TASKS TO COMPLETE.
**1.** In the thread about the mlx5 Rx queue recovery fix, what does the quoted reply suggest disabling, given that recovery can't be turned off in the PMD?
**2.** Pick up the thread about the mlx5 Rx queue recovery fix right after its last line and write the next part.

Start of PASSAGE TO READ

[PATCH] net/mlx5: fix Rx queue recovery mechanism
Amiya Mohakud
amohakud at paloaltonetworks.com
Fri Sep 16 20:20:29 CEST 2022
Thank you for the clarification.
On Sun, Sep 11, 2022 at 3:18 AM Asaf Penso <asafp at nvidia.com> wrote:
> Hello Amiya,
>
>
>
> This fix is for an issue with the error recovery mechanism.
>
>
>
> I assume the use case you’re referring to is working with rx_vec burst +
> cqe zipping enabled + error recovery.
>
> If that’s the case, we mentioned in our mlx5.rst that the recovery is not
> supported.
>
> Since there is no way to discable the recovery in our PMD, we suggested to
> disable cqe zipping.
>
>
>
> However, these days, we are working on a patch to allow the above
> combination.
>
> It should be sent to the ML in a week or two, once we fully finish testing
> it.

End of PASSAGE TO READ
Start of DATA TO EXAMINE

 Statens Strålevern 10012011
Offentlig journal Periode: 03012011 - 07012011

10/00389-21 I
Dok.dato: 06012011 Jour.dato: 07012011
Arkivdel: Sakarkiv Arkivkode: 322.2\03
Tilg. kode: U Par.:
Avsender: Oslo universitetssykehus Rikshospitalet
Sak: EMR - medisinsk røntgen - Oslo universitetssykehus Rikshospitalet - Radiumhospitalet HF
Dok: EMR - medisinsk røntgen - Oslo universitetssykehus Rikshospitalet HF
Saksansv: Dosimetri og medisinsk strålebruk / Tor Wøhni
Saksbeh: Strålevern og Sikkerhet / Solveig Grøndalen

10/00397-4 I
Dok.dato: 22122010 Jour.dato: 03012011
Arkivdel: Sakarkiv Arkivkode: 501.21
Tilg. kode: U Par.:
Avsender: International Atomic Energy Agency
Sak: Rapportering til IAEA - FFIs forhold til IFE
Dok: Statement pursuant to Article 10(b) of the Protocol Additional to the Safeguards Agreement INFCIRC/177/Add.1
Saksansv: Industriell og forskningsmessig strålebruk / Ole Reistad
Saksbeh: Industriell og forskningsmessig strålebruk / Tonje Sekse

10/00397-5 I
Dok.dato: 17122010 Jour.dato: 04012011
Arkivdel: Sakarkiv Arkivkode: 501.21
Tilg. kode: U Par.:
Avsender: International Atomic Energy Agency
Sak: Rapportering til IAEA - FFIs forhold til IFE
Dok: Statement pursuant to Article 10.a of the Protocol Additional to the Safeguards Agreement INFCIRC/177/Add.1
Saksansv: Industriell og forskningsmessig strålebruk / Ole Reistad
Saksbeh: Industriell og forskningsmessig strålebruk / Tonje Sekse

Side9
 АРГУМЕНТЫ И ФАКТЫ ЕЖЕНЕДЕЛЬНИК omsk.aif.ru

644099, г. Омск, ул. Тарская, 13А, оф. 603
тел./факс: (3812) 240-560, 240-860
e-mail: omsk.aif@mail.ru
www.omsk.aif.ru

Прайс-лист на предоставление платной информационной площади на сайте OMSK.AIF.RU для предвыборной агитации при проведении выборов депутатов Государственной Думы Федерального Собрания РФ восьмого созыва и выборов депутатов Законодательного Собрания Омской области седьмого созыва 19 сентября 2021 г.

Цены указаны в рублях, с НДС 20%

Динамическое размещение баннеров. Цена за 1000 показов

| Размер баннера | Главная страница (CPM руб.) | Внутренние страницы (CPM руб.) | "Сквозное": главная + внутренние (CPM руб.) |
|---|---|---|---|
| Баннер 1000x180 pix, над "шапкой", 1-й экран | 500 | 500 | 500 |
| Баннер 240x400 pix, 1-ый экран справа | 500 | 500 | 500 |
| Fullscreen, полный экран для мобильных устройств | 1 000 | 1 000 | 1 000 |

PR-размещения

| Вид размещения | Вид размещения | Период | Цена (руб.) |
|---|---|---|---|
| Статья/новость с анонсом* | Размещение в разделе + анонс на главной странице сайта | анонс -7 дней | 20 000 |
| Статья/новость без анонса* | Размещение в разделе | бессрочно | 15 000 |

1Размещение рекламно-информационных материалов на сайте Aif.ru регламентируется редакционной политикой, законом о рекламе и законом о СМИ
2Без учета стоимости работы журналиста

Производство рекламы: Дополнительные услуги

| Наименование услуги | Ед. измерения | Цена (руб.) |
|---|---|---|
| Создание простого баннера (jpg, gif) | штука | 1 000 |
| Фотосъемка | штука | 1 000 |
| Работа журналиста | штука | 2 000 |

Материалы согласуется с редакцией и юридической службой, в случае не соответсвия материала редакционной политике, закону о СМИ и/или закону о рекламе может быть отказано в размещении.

End of DATA TO EXAMINE

ANSWER SECTION.
**1.** CQE zipping.

**2.**
>
>
>
> Regards,
>
> Asaf Penso
>
>
>
> *From:* Amiya Mohakud <amohakud at paloaltonetworks.com>
> *Sent:* Wednesday, September 7, 2022 9:31 AM
> *To:* NBU-Contact-Thomas Monjalon (EXTERNAL) <thomas at monjalon.net>
> *Cc:* dev <dev at dpdk.org>; security at dpdk.org; Matan Azrad <matan at nvidia.com>;
> stable at dpdk.org; Alexander Kozyrev <akozyrev at nvidia.com>; Slava Ovsiienko
> <viacheslavo at nvidia.com>; Shahaf Shuler <shahafs at nvidia.com>
> *Subject:* Re: [PATCH] net/mlx5: fix Rx queue recovery mechanism
>
>
>
> Hi All,
>
>
>
> I would need some confirmation on this patch.
>
> For some earlier issues encountered on mlx5, we have disable cqe_comp in
> the mlx5 driver. In that case, do we still need this fix or disabling
> cqe_comp will take care of it as well?
>
>
>
> Regards
>
> Amiya
>
>
>
> On Mon, Aug 29, 2022 at 8:45 PM Thomas Monjalon <thomas at monjalon.net>
> wrote:
>
> From: Matan Azrad <matan at nvidia.com>
>
> The local variables are getting inconsistent in data receiving routines
> after queue error recovery.
> Receive queue consumer index is getting wrong, need to reset one to the
> size of the queue (as RQ was fully replenished in recovery procedure).
>
> In MPRQ case, also the local consumed strd variable should be reset.
>
> CVE-2022-28199
> Fixes: 88c0733535d6 ("net/mlx5: extend Rx completion with error handling")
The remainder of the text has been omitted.